— START —
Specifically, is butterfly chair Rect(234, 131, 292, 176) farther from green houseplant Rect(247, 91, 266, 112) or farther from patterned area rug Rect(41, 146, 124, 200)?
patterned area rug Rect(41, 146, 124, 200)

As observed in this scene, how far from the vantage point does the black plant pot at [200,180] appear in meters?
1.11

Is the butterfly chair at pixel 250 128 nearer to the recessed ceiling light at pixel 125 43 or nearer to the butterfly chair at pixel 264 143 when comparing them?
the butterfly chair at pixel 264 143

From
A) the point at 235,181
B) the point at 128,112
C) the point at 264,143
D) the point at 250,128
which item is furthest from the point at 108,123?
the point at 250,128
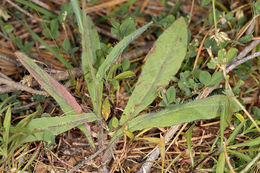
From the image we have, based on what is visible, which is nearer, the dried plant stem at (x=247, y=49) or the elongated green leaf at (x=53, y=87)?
the elongated green leaf at (x=53, y=87)

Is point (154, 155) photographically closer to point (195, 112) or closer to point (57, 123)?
point (195, 112)

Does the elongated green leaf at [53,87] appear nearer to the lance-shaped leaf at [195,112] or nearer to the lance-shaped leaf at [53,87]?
the lance-shaped leaf at [53,87]

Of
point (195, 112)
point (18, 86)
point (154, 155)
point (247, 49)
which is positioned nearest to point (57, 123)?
— END —
- **AIM**: Every entry must be reproduced exactly, with the images left out.

- **THE COMPLETED TASK**:
Specifically, is butterfly chair Rect(234, 131, 292, 176) farther from green houseplant Rect(247, 91, 266, 112) or farther from patterned area rug Rect(41, 146, 124, 200)?
patterned area rug Rect(41, 146, 124, 200)

As observed in this scene, how far from the vantage point does the black plant pot at [200,180] appear in meters?
1.11

Is the butterfly chair at pixel 250 128 nearer to the recessed ceiling light at pixel 125 43 or nearer to the butterfly chair at pixel 264 143 when comparing them?
the butterfly chair at pixel 264 143

From
A) the point at 235,181
B) the point at 128,112
C) the point at 264,143
D) the point at 250,128
which item is furthest from the point at 108,123?
the point at 250,128
From the image we have, based on what is visible, which is nearer, the dried plant stem at (x=247, y=49) or the elongated green leaf at (x=53, y=87)?
the elongated green leaf at (x=53, y=87)

Is point (154, 155) photographically closer to point (195, 112) or closer to point (57, 123)?
point (195, 112)

Does the elongated green leaf at [53,87] appear nearer to the lance-shaped leaf at [195,112] or nearer to the lance-shaped leaf at [53,87]?
the lance-shaped leaf at [53,87]

Of
point (195, 112)
point (18, 86)
point (154, 155)
point (247, 49)
which is positioned nearest to point (57, 123)?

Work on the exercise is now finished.